Faivre avait commencé la journée en décuvant, l'avait continué dans un taudis sinistre et dans les maisons closes. Il la finit à Torvald, dans la chambre d'une prostituée dont il était un peu le protecteur...
- Oh mon Gus, tu es venu...
Jusqu'ici, il ne lui avait jamais pris d'argent alors qu'elle, tout amour, ne demandait qu'à lui en donner.
- Tu me protégerais, Gus... On se ferait notre petite vie. Tu as tout fait pour moi...
Elle lui caressait la poitrine, lui faisait des baisers dans le cou. Faivre regardait droit devant lui. La lampe offrait une lumière malade, mêlée à la poussière et aux émanations faibles des réverbères.
Il reboutonna sa chemise :
- Je dois partir, dit-il froidement.
Elle retint sa colère. Elle ne pouvait pas se permettre de lui en vouloir.

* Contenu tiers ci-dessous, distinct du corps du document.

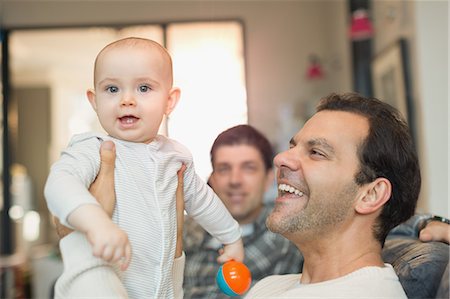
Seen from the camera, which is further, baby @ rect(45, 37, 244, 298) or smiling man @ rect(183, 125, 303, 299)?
smiling man @ rect(183, 125, 303, 299)

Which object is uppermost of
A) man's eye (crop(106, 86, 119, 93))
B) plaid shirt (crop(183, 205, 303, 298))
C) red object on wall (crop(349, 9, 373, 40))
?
red object on wall (crop(349, 9, 373, 40))

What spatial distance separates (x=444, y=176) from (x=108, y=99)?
210 cm

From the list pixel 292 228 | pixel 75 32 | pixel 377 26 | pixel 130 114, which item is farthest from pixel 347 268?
pixel 75 32

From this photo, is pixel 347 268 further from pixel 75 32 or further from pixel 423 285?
pixel 75 32

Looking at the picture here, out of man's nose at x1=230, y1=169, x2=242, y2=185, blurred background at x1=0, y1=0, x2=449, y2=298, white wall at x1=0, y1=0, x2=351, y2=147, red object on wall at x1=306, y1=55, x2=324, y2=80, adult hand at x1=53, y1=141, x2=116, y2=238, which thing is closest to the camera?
adult hand at x1=53, y1=141, x2=116, y2=238

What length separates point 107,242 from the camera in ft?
2.41

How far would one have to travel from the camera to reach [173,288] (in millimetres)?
984

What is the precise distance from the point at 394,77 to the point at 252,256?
5.54 ft

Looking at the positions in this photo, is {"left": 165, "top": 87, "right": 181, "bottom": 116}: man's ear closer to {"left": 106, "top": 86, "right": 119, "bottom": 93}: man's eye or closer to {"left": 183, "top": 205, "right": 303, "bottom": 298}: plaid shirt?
{"left": 106, "top": 86, "right": 119, "bottom": 93}: man's eye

Avant-guerre, Faivre avait tué le souteneur de cette fille. Il avait traîné le corps dans la rue, l'avait jeté dans une benne d'ordures collectives. La Brigade criminelle n'avait jamais mis d'énergie sur l'enquête.
- On se revoit bientôt, mon Gus ?
Il se demandait pourquoi il la voyait encore.
- Il faut que tu te débrouilles sans moi...
- Prends mon argent, Gus... Prends-en plein, mais reste ici.
- J'ai un nouveau poste. Beaucoup de travail...
Elle pleurait. Faivre savait qu'après les supplications et les roucoulades, elle allait passer aux reproches aigris. Il réussit à partir avant qu'elle n'y arrive.
L'inspecteur rentra chez lui et s'endormit aussitôt. Tant mieux, car c'est ce genre de journées qu'on aime oublier vite.


¤


Maréchal avait commencé sa journée dans le quartier des Oublies, au cabinet du docteur Heims.
Le docteur le recevait entre deux consultations :
- J'ai toujours un moment à consacrer à mon patient le plus intéressant, dit-il en finissant de remplir des papiers.
Il posa son stylo. Il faisait tourner légèrement son fauteuil :
- Qu'est-ce qui vous amène ?... Mais pour commencer, comment vous portez-vous ?
- Mieux, dit Maréchal, content de pouvoir le dire. Mieux, même si Forge ne m'a pas fait du bien aux yeux.
- Oui. Vous voyez qui comme opthalmo ?
Maréchal lui dit le nom.
- Oui, c'est quelqu'un de compétent. Et vos troubles ?
- Disparus... Plus rien depuis plus d'un an.
- Bon, parfait...
Le docteur sourit. Il fit une petite moue ironique aussi, pour montrer qu'il était un peu déçu.
- Mais bien sûr, dit Maréchal, complice, si jamais cela me reprenait...
- ... ce que je ne vous souhaite pas, bien sûr...
Ils étaient d'accord.
- Autre chose ?
- Oui, je viens vous voir pour une de mes enquêtes... Un cas qui vous intéressera.
Le docteur ne cacha pas son regain d'intérêt. Il prit une pose bien plus studieuse.
- Il s'agit d'hypnose, disons, commença Maréchal, qui ne savait par quel bout prendre l'histoire. Croyez-vous... Enfin, comment marche l'hypnose ? Est-ce que ça marche, d'abord ?
- Sur un patient volontaire, oui. C'est une bonne méthode de traitement...
- Mais sur quelqu'un qui ne serait pas volontaire ?
Heims réfléchit.
- Y a-t-il des cas, dans les annales de la médecine qui... ?
- Sur quelqu'un de franchement réfractaire, non, l'hypnose ne pourrait pas marcher... Après, il existe des techniques de soumission de l'individu. Des gens fragilisés, abandonnés, qui cherchent une planche de salut... Quelqu'un en détresse qui se laisse avoir par un escroc qui profite de lui...
- Et sur quelqu'un d'équilibré, normal ?
- Franchement, je ne crois pas. Sur quelqu'un qui aurait une bonne situation, une vie réglée, un esprit critique...
Heims était très intéressé. Il plissait les yeux comme pour lire dans l'esprit de l'inspecteur.
- Alors nous devons faire fausse route...
- Vous croyez connaître quelqu'un qui pourrait prendre une emprise profonde sur des gens normaux ?
- Peut-être...

Voilà ! Maréchal avait appâté le docteur et il n'avait pas de "gibier" dans sa gibecière. Le docteur lui serra la main, sans dire explicitement qu'il voulait en savoir plus. Mais l'inspecteur n'avait pas de doute. Heims comptait bien sur lui pour jouer les rabatteurs, pour lui amener un cas si exceptionnel.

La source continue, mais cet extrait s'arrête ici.